Task prompt » Whatever appears in the listing must be reproduced exactly.

Dataset records »

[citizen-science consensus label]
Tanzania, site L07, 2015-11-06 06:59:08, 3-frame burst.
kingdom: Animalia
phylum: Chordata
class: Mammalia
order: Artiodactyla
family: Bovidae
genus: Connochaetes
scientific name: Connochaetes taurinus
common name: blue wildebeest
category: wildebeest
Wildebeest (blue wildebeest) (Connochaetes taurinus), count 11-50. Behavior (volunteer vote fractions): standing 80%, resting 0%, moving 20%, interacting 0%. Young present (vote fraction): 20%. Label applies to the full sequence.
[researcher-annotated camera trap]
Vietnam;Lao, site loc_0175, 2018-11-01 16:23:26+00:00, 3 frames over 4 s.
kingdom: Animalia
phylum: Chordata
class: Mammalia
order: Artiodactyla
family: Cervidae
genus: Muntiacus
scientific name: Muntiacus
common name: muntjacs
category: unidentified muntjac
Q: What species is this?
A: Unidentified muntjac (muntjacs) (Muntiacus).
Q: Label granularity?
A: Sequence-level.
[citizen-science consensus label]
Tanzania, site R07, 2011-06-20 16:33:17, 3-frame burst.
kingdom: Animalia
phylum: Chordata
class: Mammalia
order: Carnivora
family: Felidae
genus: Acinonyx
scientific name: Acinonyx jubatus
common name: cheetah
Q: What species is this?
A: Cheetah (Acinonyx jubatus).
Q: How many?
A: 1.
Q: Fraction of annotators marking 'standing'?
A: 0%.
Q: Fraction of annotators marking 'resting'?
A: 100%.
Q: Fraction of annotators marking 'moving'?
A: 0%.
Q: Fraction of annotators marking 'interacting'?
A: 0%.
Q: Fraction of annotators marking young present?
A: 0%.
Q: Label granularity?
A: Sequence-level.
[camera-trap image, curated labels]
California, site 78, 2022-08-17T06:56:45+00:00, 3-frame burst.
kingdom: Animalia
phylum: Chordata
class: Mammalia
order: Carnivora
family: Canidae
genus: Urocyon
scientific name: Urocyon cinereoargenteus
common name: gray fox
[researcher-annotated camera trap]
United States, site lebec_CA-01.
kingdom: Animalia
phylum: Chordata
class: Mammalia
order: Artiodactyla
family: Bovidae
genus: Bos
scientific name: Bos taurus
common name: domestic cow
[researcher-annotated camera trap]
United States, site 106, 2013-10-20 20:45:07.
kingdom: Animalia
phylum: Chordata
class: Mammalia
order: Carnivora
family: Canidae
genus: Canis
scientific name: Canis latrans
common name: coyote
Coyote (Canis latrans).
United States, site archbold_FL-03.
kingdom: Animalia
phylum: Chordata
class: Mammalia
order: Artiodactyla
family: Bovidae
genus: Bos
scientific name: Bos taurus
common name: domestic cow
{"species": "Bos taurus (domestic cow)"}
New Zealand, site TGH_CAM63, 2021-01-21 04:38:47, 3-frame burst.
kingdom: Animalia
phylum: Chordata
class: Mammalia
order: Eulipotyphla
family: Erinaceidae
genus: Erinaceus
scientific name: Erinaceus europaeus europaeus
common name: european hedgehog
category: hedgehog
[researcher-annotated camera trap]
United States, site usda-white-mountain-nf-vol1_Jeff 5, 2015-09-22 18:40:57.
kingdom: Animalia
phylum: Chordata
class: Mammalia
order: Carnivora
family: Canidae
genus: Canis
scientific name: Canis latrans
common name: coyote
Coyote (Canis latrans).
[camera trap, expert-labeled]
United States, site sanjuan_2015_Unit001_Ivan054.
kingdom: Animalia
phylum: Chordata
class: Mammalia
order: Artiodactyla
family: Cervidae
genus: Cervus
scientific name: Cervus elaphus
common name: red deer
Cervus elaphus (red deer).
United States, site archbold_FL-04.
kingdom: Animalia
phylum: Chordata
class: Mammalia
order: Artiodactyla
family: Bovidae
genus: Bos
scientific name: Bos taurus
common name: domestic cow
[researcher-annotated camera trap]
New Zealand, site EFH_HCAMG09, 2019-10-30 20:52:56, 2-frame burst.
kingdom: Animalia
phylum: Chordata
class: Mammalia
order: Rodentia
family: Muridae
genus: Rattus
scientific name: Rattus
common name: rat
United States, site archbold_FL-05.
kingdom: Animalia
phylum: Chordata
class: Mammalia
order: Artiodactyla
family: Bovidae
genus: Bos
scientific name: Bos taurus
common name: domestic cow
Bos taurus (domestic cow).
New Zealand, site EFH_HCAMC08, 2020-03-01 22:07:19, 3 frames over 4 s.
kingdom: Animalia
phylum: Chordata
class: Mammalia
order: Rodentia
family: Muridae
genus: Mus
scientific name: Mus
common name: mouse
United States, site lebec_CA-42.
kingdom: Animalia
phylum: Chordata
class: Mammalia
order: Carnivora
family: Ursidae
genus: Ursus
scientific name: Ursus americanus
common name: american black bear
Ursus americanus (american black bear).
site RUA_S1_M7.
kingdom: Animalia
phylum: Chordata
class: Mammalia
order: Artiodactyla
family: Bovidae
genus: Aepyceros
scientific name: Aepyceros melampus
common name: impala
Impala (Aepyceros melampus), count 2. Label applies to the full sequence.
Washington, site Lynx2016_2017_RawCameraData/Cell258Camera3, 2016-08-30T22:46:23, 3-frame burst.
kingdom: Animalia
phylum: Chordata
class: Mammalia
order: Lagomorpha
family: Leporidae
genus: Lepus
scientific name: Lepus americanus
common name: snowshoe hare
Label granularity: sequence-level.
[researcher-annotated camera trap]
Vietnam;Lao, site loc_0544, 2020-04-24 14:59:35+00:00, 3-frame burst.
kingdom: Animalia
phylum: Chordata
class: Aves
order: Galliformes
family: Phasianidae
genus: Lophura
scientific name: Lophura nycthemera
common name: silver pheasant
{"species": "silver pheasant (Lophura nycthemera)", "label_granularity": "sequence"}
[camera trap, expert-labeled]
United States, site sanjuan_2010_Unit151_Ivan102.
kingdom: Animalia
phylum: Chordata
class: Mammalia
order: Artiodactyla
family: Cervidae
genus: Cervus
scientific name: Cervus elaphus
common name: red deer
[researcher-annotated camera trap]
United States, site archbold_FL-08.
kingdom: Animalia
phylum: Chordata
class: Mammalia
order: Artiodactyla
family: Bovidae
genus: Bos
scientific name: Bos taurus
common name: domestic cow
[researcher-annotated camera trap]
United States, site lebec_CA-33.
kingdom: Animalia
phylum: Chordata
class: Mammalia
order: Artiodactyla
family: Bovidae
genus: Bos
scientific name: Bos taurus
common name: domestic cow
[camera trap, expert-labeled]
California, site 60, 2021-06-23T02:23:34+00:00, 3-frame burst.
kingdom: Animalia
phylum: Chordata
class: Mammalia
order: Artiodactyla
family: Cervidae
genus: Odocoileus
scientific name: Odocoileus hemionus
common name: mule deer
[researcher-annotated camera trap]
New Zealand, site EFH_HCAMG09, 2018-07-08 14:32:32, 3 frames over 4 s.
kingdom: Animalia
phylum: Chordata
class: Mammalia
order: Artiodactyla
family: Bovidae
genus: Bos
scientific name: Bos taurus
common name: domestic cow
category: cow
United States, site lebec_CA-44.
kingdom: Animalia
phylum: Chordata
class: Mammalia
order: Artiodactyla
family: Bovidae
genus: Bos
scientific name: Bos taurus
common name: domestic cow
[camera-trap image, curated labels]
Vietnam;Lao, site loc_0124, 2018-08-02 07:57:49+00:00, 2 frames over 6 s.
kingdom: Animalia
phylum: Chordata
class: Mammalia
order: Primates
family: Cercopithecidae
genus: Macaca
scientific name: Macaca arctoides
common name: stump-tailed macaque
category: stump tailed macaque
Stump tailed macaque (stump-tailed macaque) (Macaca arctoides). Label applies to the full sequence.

Output for this exercise »
[citizen-science consensus label]
Tanzania, site L07, 2015-11-06 06:59:08, 3-frame burst.
kingdom: Animalia
phylum: Chordata
class: Mammalia
order: Artiodactyla
family: Bovidae
genus: Connochaetes
scientific name: Connochaetes taurinus
common name: blue wildebeest
category: wildebeest
Wildebeest (blue wildebeest) (Connochaetes taurinus), count 11-50. Behavior (volunteer vote fractions): standing 80%, resting 0%, moving 20%, interacting 0%. Young present (vote fraction): 20%. Label applies to the full sequence.
[researcher-annotated camera trap]
Vietnam;Lao, site loc_0175, 2018-11-01 16:23:26+00:00, 3 frames over 4 s.
kingdom: Animalia
phylum: Chordata
class: Mammalia
order: Artiodactyla
family: Cervidae
genus: Muntiacus
scientific name: Muntiacus
common name: muntjacs
category: unidentified muntjac
Q: What species is this?
A: Unidentified muntjac (muntjacs) (Muntiacus).
Q: Label granularity?
A: Sequence-level.
[citizen-science consensus label]
Tanzania, site R07, 2011-06-20 16:33:17, 3-frame burst.
kingdom: Animalia
phylum: Chordata
class: Mammalia
order: Carnivora
family: Felidae
genus: Acinonyx
scientific name: Acinonyx jubatus
common name: cheetah
Q: What species is this?
A: Cheetah (Acinonyx jubatus).
Q: How many?
A: 1.
Q: Fraction of annotators marking 'standing'?
A: 0%.
Q: Fraction of annotators marking 'resting'?
A: 100%.
Q: Fraction of annotators marking 'moving'?
A: 0%.
Q: Fraction of annotators marking 'interacting'?
A: 0%.
Q: Fraction of annotators marking young present?
A: 0%.
Q: Label granularity?
A: Sequence-level.
[camera-trap image, curated labels]
California, site 78, 2022-08-17T06:56:45+00:00, 3-frame burst.
kingdom: Animalia
phylum: Chordata
class: Mammalia
order: Carnivora
family: Canidae
genus: Urocyon
scientific name: Urocyon cinereoargenteus
common name: gray fox
[researcher-annotated camera trap]
United States, site lebec_CA-01.
kingdom: Animalia
phylum: Chordata
class: Mammalia
order: Artiodactyla
family: Bovidae
genus: Bos
scientific name: Bos taurus
common name: domestic cow
[researcher-annotated camera trap]
United States, site 106, 2013-10-20 20:45:07.
kingdom: Animalia
phylum: Chordata
class: Mammalia
order: Carnivora
family: Canidae
genus: Canis
scientific name: Canis latrans
common name: coyote
Coyote (Canis latrans).
United States, site archbold_FL-03.
kingdom: Animalia
phylum: Chordata
class: Mammalia
order: Artiodactyla
family: Bovidae
genus: Bos
scientific name: Bos taurus
common name: domestic cow
{"species": "Bos taurus (domestic cow)"}
New Zealand, site TGH_CAM63, 2021-01-21 04:38:47, 3-frame burst.
kingdom: Animalia
phylum: Chordata
class: Mammalia
order: Eulipotyphla
family: Erinaceidae
genus: Erinaceus
scientific name: Erinaceus europaeus europaeus
common name: european hedgehog
category: hedgehog
[researcher-annotated camera trap]
United States, site usda-white-mountain-nf-vol1_Jeff 5, 2015-09-22 18:40:57.
kingdom: Animalia
phylum: Chordata
class: Mammalia
order: Carnivora
family: Canidae
genus: Canis
scientific name: Canis latrans
common name: coyote
Coyote (Canis latrans).
[camera trap, expert-labeled]
United States, site sanjuan_2015_Unit001_Ivan054.
kingdom: Animalia
phylum: Chordata
class: Mammalia
order: Artiodactyla
family: Cervidae
genus: Cervus
scientific name: Cervus elaphus
common name: red deer
Cervus elaphus (red deer).
United States, site archbold_FL-04.
kingdom: Animalia
phylum: Chordata
class: Mammalia
order: Artiodactyla
family: Bovidae
genus: Bos
scientific name: Bos taurus
common name: domestic cow
[researcher-annotated camera trap]
New Zealand, site EFH_HCAMG09, 2019-10-30 20:52:56, 2-frame burst.
kingdom: Animalia
phylum: Chordata
class: Mammalia
order: Rodentia
family: Muridae
genus: Rattus
scientific name: Rattus
common name: rat
United States, site archbold_FL-05.
kingdom: Animalia
phylum: Chordata
class: Mammalia
order: Artiodactyla
family: Bovidae
genus: Bos
scientific name: Bos taurus
common name: domestic cow
Bos taurus (domestic cow).
New Zealand, site EFH_HCAMC08, 2020-03-01 22:07:19, 3 frames over 4 s.
kingdom: Animalia
phylum: Chordata
class: Mammalia
order: Rodentia
family: Muridae
genus: Mus
scientific name: Mus
common name: mouse
United States, site lebec_CA-42.
kingdom: Animalia
phylum: Chordata
class: Mammalia
order: Carnivora
family: Ursidae
genus: Ursus
scientific name: Ursus americanus
common name: american black bear
Ursus americanus (american black bear).
site RUA_S1_M7.
kingdom: Animalia
phylum: Chordata
class: Mammalia
order: Artiodactyla
family: Bovidae
genus: Aepyceros
scientific name: Aepyceros melampus
common name: impala
Impala (Aepyceros melampus), count 2. Label applies to the full sequence.
Washington, site Lynx2016_2017_RawCameraData/Cell258Camera3, 2016-08-30T22:46:23, 3-frame burst.
kingdom: Animalia
phylum: Chordata
class: Mammalia
order: Lagomorpha
family: Leporidae
genus: Lepus
scientific name: Lepus americanus
common name: snowshoe hare
Label granularity: sequence-level.
[researcher-annotated camera trap]
Vietnam;Lao, site loc_0544, 2020-04-24 14:59:35+00:00, 3-frame burst.
kingdom: Animalia
phylum: Chordata
class: Aves
order: Galliformes
family: Phasianidae
genus: Lophura
scientific name: Lophura nycthemera
common name: silver pheasant
{"species": "silver pheasant (Lophura nycthemera)", "label_granularity": "sequence"}
[camera trap, expert-labeled]
United States, site sanjuan_2010_Unit151_Ivan102.
kingdom: Animalia
phylum: Chordata
class: Mammalia
order: Artiodactyla
family: Cervidae
genus: Cervus
scientific name: Cervus elaphus
common name: red deer
[researcher-annotated camera trap]
United States, site archbold_FL-08.
kingdom: Animalia
phylum: Chordata
class: Mammalia
order: Artiodactyla
family: Bovidae
genus: Bos
scientific name: Bos taurus
common name: domestic cow
[researcher-annotated camera trap]
United States, site lebec_CA-33.
kingdom: Animalia
phylum: Chordata
class: Mammalia
order: Artiodactyla
family: Bovidae
genus: Bos
scientific name: Bos taurus
common name: domestic cow
[camera trap, expert-labeled]
California, site 60, 2021-06-23T02:23:34+00:00, 3-frame burst.
kingdom: Animalia
phylum: Chordata
class: Mammalia
order: Artiodactyla
family: Cervidae
genus: Odocoileus
scientific name: Odocoileus hemionus
common name: mule deer
[researcher-annotated camera trap]
New Zealand, site EFH_HCAMG09, 2018-07-08 14:32:32, 3 frames over 4 s.
kingdom: Animalia
phylum: Chordata
class: Mammalia
order: Artiodactyla
family: Bovidae
genus: Bos
scientific name: Bos taurus
common name: domestic cow
category: cow
United States, site lebec_CA-44.
kingdom: Animalia
phylum: Chordata
class: Mammalia
order: Artiodactyla
family: Bovidae
genus: Bos
scientific name: Bos taurus
common name: domestic cow
[camera-trap image, curated labels]
Vietnam;Lao, site loc_0124, 2018-08-02 07:57:49+00:00, 2 frames over 6 s.
kingdom: Animalia
phylum: Chordata
class: Mammalia
order: Primates
family: Cercopithecidae
genus: Macaca
scientific name: Macaca arctoides
common name: stump-tailed macaque
category: stump tailed macaque
Stump tailed macaque (stump-tailed macaque) (Macaca arctoides). Label applies to the full sequence.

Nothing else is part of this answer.